## Exercise prompt:
Without changing a single word, restate the entries below.

## Provided records:

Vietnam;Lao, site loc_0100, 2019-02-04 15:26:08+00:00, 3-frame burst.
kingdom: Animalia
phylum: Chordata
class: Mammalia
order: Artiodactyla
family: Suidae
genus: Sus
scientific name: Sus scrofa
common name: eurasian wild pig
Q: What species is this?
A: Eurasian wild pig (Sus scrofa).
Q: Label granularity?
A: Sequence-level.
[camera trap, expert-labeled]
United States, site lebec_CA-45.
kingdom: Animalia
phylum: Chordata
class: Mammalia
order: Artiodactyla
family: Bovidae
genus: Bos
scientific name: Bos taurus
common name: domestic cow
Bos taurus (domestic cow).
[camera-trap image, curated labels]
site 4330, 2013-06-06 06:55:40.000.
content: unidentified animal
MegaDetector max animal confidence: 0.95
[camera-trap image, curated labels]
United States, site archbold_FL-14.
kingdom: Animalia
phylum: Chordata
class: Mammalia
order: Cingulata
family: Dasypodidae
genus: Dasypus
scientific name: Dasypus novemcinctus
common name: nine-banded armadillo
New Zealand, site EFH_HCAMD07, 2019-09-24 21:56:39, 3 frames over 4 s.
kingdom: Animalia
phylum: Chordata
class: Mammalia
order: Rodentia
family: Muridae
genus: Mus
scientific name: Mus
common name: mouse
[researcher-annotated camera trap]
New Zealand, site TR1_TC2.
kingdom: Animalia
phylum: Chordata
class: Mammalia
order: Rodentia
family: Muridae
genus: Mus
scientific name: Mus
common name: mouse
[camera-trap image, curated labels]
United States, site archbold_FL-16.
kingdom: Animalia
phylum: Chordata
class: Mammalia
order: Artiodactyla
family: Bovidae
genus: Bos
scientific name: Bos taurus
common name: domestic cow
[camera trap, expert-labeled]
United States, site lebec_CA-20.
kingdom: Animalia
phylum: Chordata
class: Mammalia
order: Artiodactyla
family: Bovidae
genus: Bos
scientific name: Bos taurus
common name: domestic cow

## Output:
Vietnam;Lao, site loc_0100, 2019-02-04 15:26:08+00:00, 3-frame burst.
kingdom: Animalia
phylum: Chordata
class: Mammalia
order: Artiodactyla
family: Suidae
genus: Sus
scientific name: Sus scrofa
common name: eurasian wild pig
Q: What species is this?
A: Eurasian wild pig (Sus scrofa).
Q: Label granularity?
A: Sequence-level.
[camera trap, expert-labeled]
United States, site lebec_CA-45.
kingdom: Animalia
phylum: Chordata
class: Mammalia
order: Artiodactyla
family: Bovidae
genus: Bos
scientific name: Bos taurus
common name: domestic cow
Bos taurus (domestic cow).
[camera-trap image, curated labels]
site 4330, 2013-06-06 06:55:40.000.
content: unidentified animal
MegaDetector max animal confidence: 0.95
[camera-trap image, curated labels]
United States, site archbold_FL-14.
kingdom: Animalia
phylum: Chordata
class: Mammalia
order: Cingulata
family: Dasypodidae
genus: Dasypus
scientific name: Dasypus novemcinctus
common name: nine-banded armadillo
New Zealand, site EFH_HCAMD07, 2019-09-24 21:56:39, 3 frames over 4 s.
kingdom: Animalia
phylum: Chordata
class: Mammalia
order: Rodentia
family: Muridae
genus: Mus
scientific name: Mus
common name: mouse
[researcher-annotated camera trap]
New Zealand, site TR1_TC2.
kingdom: Animalia
phylum: Chordata
class: Mammalia
order: Rodentia
family: Muridae
genus: Mus
scientific name: Mus
common name: mouse
[camera-trap image, curated labels]
United States, site archbold_FL-16.
kingdom: Animalia
phylum: Chordata
class: Mammalia
order: Artiodactyla
family: Bovidae
genus: Bos
scientific name: Bos taurus
common name: domestic cow
[camera trap, expert-labeled]
United States, site lebec_CA-20.
kingdom: Animalia
phylum: Chordata
class: Mammalia
order: Artiodactyla
family: Bovidae
genus: Bos
scientific name: Bos taurus
common name: domestic cow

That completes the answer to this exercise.